The Bill reiterates the importance of strategic planning but SDPs were regarded as too prescriptive and resource inefficient. Regional planning will be reflected in the NPF and local authorities will also be able to adopt flexible partnership arrangements for continued collaborative working.

  • LDPs will be reviewed on a 10 year cycle (currently 5 years) but with provision for earlier partial amendment if a particular change is required (for example if there is a housing land shortfall).
    The Main Issues Report stage of plan preparation will be abolished, with an enhanced focus on consultation on the Proposed LDP prepared by the planning authority.
  • Independent scrutiny of a proposed LDP currently takes place at the end of the LDP preparation process. The Bill proposes to frontload examination of key decisions and Reporter’s recommendations on matters such as the housing land requirement.
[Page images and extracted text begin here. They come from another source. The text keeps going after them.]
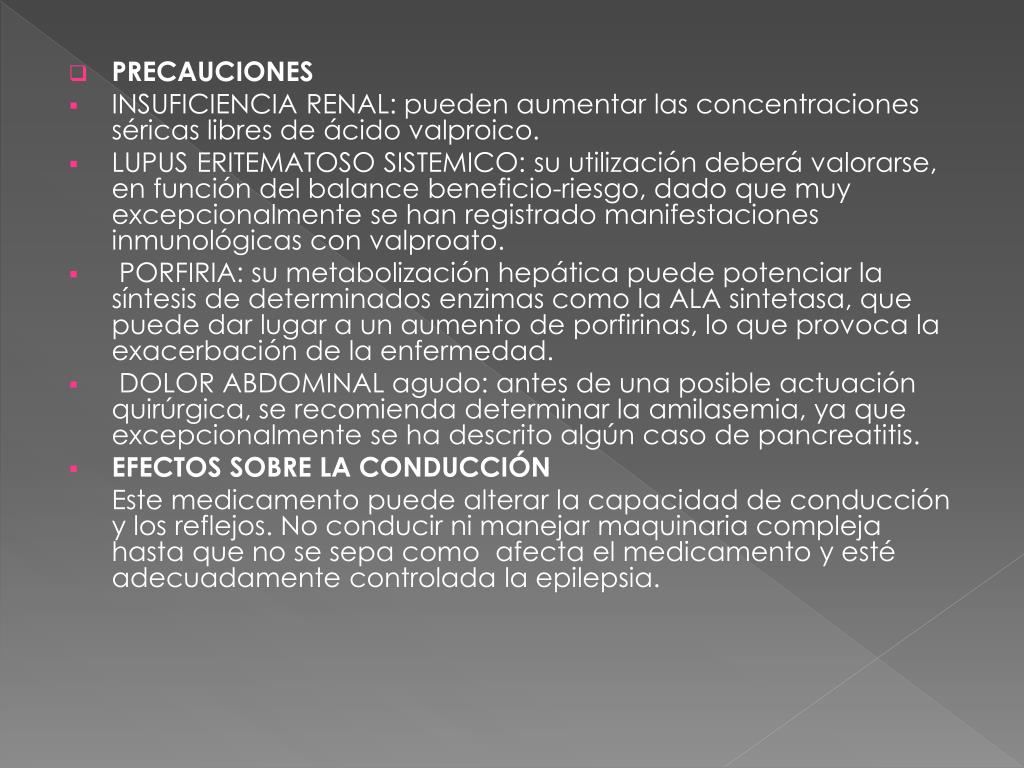 PRECAUCIONES

INSUFICIENCIA RENAL: pueden aumentar las concentraciones séricas libres de ácido valproico.

LUPUS ERITEMATOSO SISTEMICO: su utilización deberá valorarse, en función del balance beneficio-riesgo, dado que muy excepcionalmente se han registrado manifestaciones inmunológicas con valproato.

PORFIRIA: su metabolización hepática puede potenciar la síntesis de determinados enzimas como la ALA sintetasa, que puede dar lugar a un aumento de porfirinas, lo que provoca la exacerbación de la enfermedad.

DOLOR ABDOMINAL agudo: antes de una posible actuación quirúrgica, se recomienda determinar la amilasemia, ya que excepcionalmente se ha descrito algún caso de pancreatitis.

EFECTOS SOBRE LA CONDUCCIÓN

Este medicamento puede alterar la capacidad de conducción y los reflejos. No conducir ni manejar maquinaria compleja hasta que no se sepa como afecta el medicamento y esté adecuadamente controlada la epilepsia.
The local authority will be required to prepare an evidence report of prescribed matters for review by a Reporter. Preparation of a proposed LDP will require the Reporter to have confirmed that the evidence report is sufficient, and the planning authority must have regard to the Reporter’s report in preparing the proposed LDP.
  • LDPs will be required to take into account the local improvement plan, so as to better align spatial planning with community planning and service delivery.
  • It will no longer be possible to adopt supplementary guidance, to ensure that policies are contained in a single LDP document rather than in sometimes complex and voluminous guidance. It will remain permissible to prepare non-statutory guidance.
  • Key agencies are currently required to cooperate with the planning authority in plan preparation. The definition of key agency will be amended to permit designation of a wider range of agencies, including private infrastructure providers.
  • The LDP delivery programme (currently the action programme) is to be approved by the full Council to promote high level corporate buy in to delivery of the adopted LDP’s provisions.
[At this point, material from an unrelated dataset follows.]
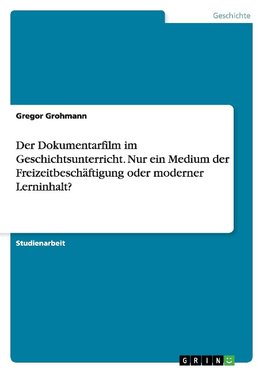 Geschichte

Gregor Grohmann

Der Dokumentarfilm im Geschichtsunterricht. Nur ein Medium der Freizeitbeschäftigung oder moderner Lerninhalt?

Studienarbeit

GRIN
These are substantial procedural changes, designed to simplify and speed up preparation of LDP’s avoid repetition of national planning policies and displacement if important provisions into supplementary guidance, and focus planning authority resources on planned delivery rather than a perpetual cycle of LDP preparation.

Local Place Plans

The Bill introduces a new right for a community body to prepare a Local Place Plan (LPP) for their area and submit this to their planning authority. The Bill does not propose any particular LPP preparation process, but regulations may prescribe matters to which the community body must have regard in preparing a LPP (which will include the NPF), the form and content of a LPP, and steps that must be taken before preparing or submitting a LPP.

A LPP will not automatically become part of the LDP. Rather the planning authority must have regard to a LPP when preparing its LDP. In all cases the LPP would inform the LDP review, and the planning authority can amend the LDP to reflect the LPP. If the LDP is to be amended then the LPP will be subject to the same procedure and scrutiny as any other proposed amendment.

Comment

Simplified development plans, more frontloaded, streamlined and collaborative plan-preparation, and an enhanced focus on delivery will be widely welcomed. Some planning authorities may be concerned as to the scope for any necessary local divergence from national planning policies once the NPF (a Scottish Government document) becomes an integral part of the development plan. LPPs present as something of an uneasy compromise between the objectives of involving and empowering communities and ensuring that a LPP does not undermine the LDP. There may remain a concern as to how truly representative of the wider community is the community body preparing a LPP and whether some bodies may see a LPP as a vehicle for restricting any change rather than promoting appropriate development. If a planning authority has regard to but does not then adopt the content of a LPP it might be questioned whether this will encourage future community involvement.